• **TEXTO DE ESTUDO**:
──────
Evento de lançamento discutiu a privação sistemática de alimentos saudáveis em territórios negros e o racismo alimentar
O Instituto de Referência Negra Peregum e a UNEafro Brasil lançaram, na última quinta-feira, dia 16 de maio, o livro Agroecologia e Educação Popular: Ações e Reflexões de Enfrentamento ao Racismo. Fruto de um conjunto de lives realizadas em 2021, no decorrer do projeto Juventude Negra Viva – Educação Popular e Agroecologia, da UNEafro Brasil. A publicação contou com o apoio da Fundação Rosa Luxemburgo.
O lançamento aconteceu na sede da Fundação Rosa Luxemburgo, durante o evento intitulado “O que a agroecologia e a alimentação saudável têm a ver com o combate ao racismo ambiental?”.
O livro tem distribuição gratuita e está disponível no site do Instituto. A Oralituras foi a editora responsável pela obra.
──────
• **DETALHES DA TAREFA**:
Dê continuidade ao texto de estudo sobre o lançamento do livro, começando logo após a última frase apresentada.
──────
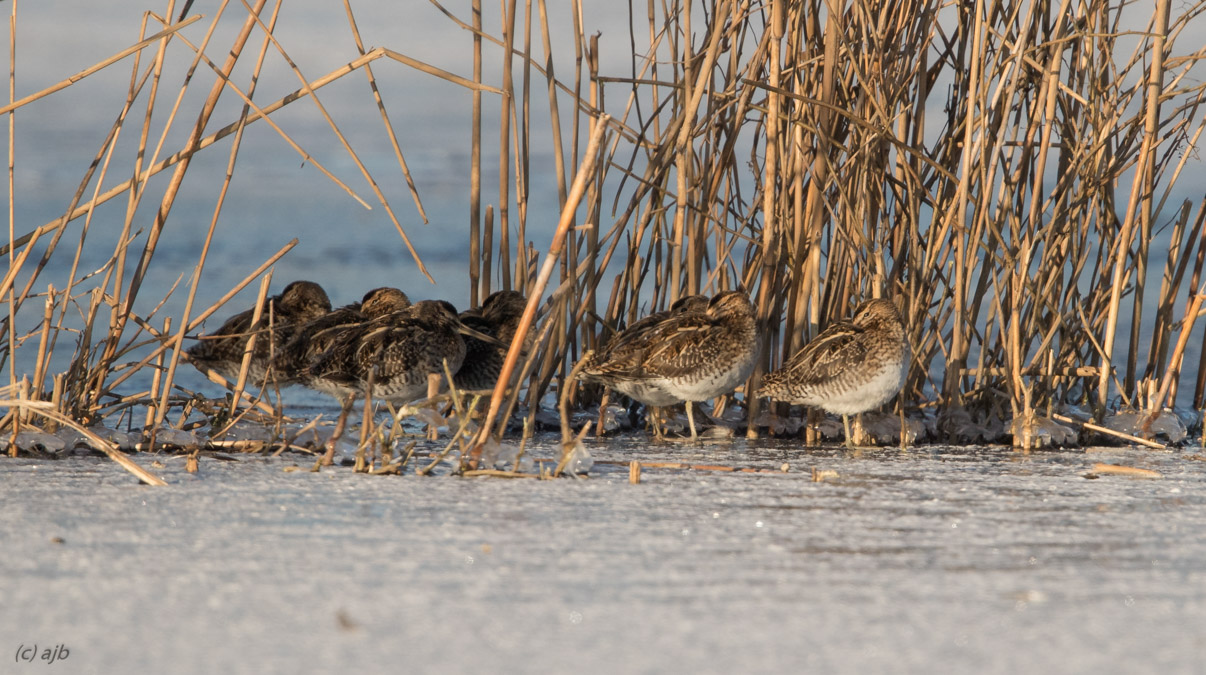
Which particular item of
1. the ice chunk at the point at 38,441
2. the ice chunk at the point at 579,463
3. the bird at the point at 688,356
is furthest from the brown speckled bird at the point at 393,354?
the ice chunk at the point at 579,463

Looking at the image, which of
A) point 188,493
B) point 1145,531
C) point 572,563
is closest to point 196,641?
point 572,563

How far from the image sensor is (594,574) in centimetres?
241

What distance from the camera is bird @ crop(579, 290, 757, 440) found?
218 inches

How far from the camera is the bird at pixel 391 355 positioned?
5.76 meters

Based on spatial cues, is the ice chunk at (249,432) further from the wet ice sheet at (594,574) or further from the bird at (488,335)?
the bird at (488,335)

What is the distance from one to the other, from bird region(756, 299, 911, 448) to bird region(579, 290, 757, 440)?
20cm

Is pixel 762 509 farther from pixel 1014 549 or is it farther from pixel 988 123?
pixel 988 123

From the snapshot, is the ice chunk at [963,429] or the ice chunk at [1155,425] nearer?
the ice chunk at [1155,425]

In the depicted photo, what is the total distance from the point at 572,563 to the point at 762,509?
88cm

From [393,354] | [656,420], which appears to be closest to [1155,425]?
[656,420]

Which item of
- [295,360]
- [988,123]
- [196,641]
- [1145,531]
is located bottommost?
[196,641]

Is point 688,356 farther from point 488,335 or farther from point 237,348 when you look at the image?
point 237,348

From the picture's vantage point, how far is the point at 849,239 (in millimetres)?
5617

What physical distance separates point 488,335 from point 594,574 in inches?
──────
• **RESULTADO DA TAREFA**:
Sobre o livro
Na ocasião, especialistas de diversas áreas compartilharam suas experiências e conhecimentos sobre possíveis ações que partam da agroecologia como um movimento que educa e contribui com a conexão com a terra, com os territórios e com a ancestralidade, revelando outros modos possíveis de produzir e distribuir alimentos fundamentados na coletividade e na sustentabilidade socioambiental.
Os capítulos estão distribuídos de acordo com as temáticas das lives, criando um arranjo de um rico registro das discussões e experiências compartilhadas, contribuindo significativamente para o aprimoramento de nossa compreensão sobre como construir comunidades mais saudáveis, resilientes e sustentáveis, o que só é possível com a superação e o combate ao racismo.
Durante o evento, também foram apresentados trechos da websérie Racismo Ambiental: Terra, territórios e tecnologias, fruto da mesma parceira. Em três episódios, a produção aborda as consequências da crise climática sobre um contexto de insegurança alimentar e como essas já são realidade das populações brasileiras.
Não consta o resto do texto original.